Recovery By The Numbers
A single number tells us most of what we need to know about the recession and prospects for recovery. That number is gross private domestic investment. It averaged 16% of the GDP in 2006-7, 11% in 2009, 12.4% in 2010. For the first half of 2011, it was 12.6%. This decline is large enough to account for most of the increase in unemployment. It must be reversed; there is no other way of returning to high employment.
Households are doing their duty, spending 95% of their income. Consumption is a dependent variable; it will never pull us out of recession. Consumption stimulus policies have failed and wasted tax revenue. Only more jobs and paychecks can do the job.
The Federal Reserve has maintained a discount rate of one quarter of one percent for 3 years to encourage lending and investment. It has done as much as it dared to raise exports and reduce imports by increasing the money supply and devaluing the dollar.
Government has increased its share of GDP from 19.2% in 2006-7 to 20.9% in 2009 and 20.6% in 2010. The increase in the deficit did not reduce unemployment. Can government increase its expenditures enough to counteract the decline in private investment? Can such an increase stimulate private investment? Is it possible to finance compensatory government spending by taxation?
Government expenditures
Arguments about the size of government are not just ideological; they are economic. At what point does increased taxation reduce growth? At what higher point does it reduce revenues? If the government spends 20% of the GDP, financed by taxes, tax rates on the rest of the economy (business, nonprofits, households) must average 25%. If government were to spend 25% of the GDP, tax rates would have to average 33%. Much depends on how government structures taxes and spends revenues. There is no sure knowledge, but I suspect that the tax rate that begins to reduce economic growth is much closer to 25% than to 33%.
Government has been spending well in excess of its ability to collect revenue with the current tax structure. To compensate for the shortfall in private investment, it would have to spend at least 24% of GDP. Expenditures for social security and various health programs, especially Medicare and Medicaid, are scheduled to escalate. The share spent on interest on the national debt will depend on decisions in the near future, but it will rise. Taxation cannot pay all these bills coming due.

## Provided material
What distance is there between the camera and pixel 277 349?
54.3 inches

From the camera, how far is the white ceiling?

## Work required
Reproduce the passage of the economic recovery text between "Households are doing" and "do the job.", inclusive, and swap "paychecks" for "wages".

## Exercise solution
Households are doing their duty, spending 95% of their income. Consumption is a dependent variable; it will never pull us out of recession. Consumption stimulus policies have failed and wasted tax revenue. Only more jobs and wages can do the job.